Tourism has been a growing bright spot in western Montana’s economy, even as other major economic sectors – think real estate and forest-based jobs – have lagged. Recent numbers indicate that this past summer season was no exception.

The entire state’s tourism industry saw another strong summer, although different parts of the state likely filled with tourists for different reasons. Eastern Montana, undoubtedly, filled many of its vacant hotel, motel and other available rooms with Bakken Oil Field workers. But that wasn’t the case in Glacier National Park, where visitation soared by nearly 14 percent over last year.

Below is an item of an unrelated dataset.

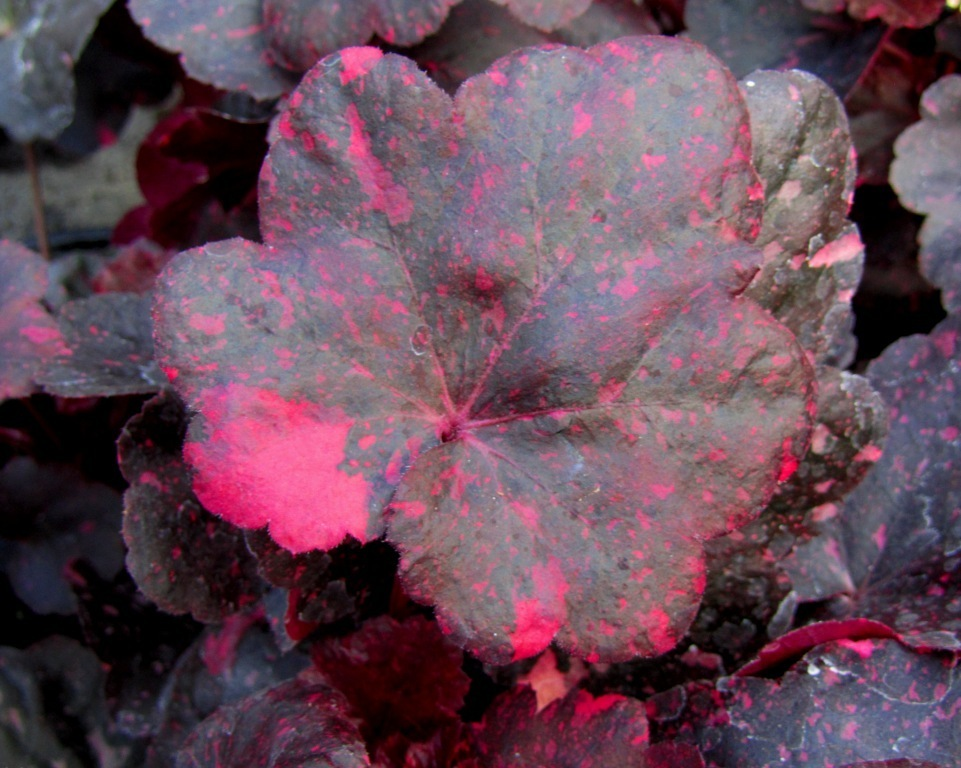 heuchera cultivare hybrida 39 midnight rose 39 purpurgl ckchen pflanzen versand f r die besten. Black Bedroom Furniture Sets. Home Design Ideas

Overall, some 1.7 million visitors came to Glacier National Park from the first of the year through August, compared to 1.5 million by the same time last year. Visitation numbers were higher this year than last year for each month of May, June, July and August. And although the season is certainly winding down, western Montana’s national park is still, of course, open and ready to welcome more visitors.

So are Montana’s innkeepers and airports, both of which also have good reason to celebrate this past summer’s statistics. According to the Montana Department of Transportation, airport traffic rose by 7 percent in June and 8 percent in July. Meanwhile, according to the University of Montana’s Institute of Tourism and Recreation Research, Montana saw the highest hotel occupancy rates in the nation – 84 percent – during the month of July. Through June and July, the state kept occupancy rates higher than the national average, and for the year to date, hotel occupancy increased by 3 percent. This translates into more revenue for Montana’s innkeepers – an increase of nearly 10 percent over last year, according to Smith Travel Research.

And it translates into more money going to Montana’s general fund, as well as more money going toward the state’s tourism marketing efforts. Montana levies a 4 percent lodging facility use tax and a 3 percent lodging facility sales tax on most overnight facilities, including hotels, campgrounds, and bed and breakfasts. That 3 percent is what goes to the general fund. The other 4 percent is turned over to the Revenue Service, which divvies up $400,000 a year for the Montana Heritage Preservation Fund, and divides the rest of it thusly: 1 percent to the Montana Historical Society; 2.5 percent to fund the Montana Travel Research Program; 6.5 percent to Fish, Wildlife and Parks for facility maintenance; 22.5 percent to regional nonprofit tourism corporations in Montana or similar entities; and 67.5 percent to the Commerce Department.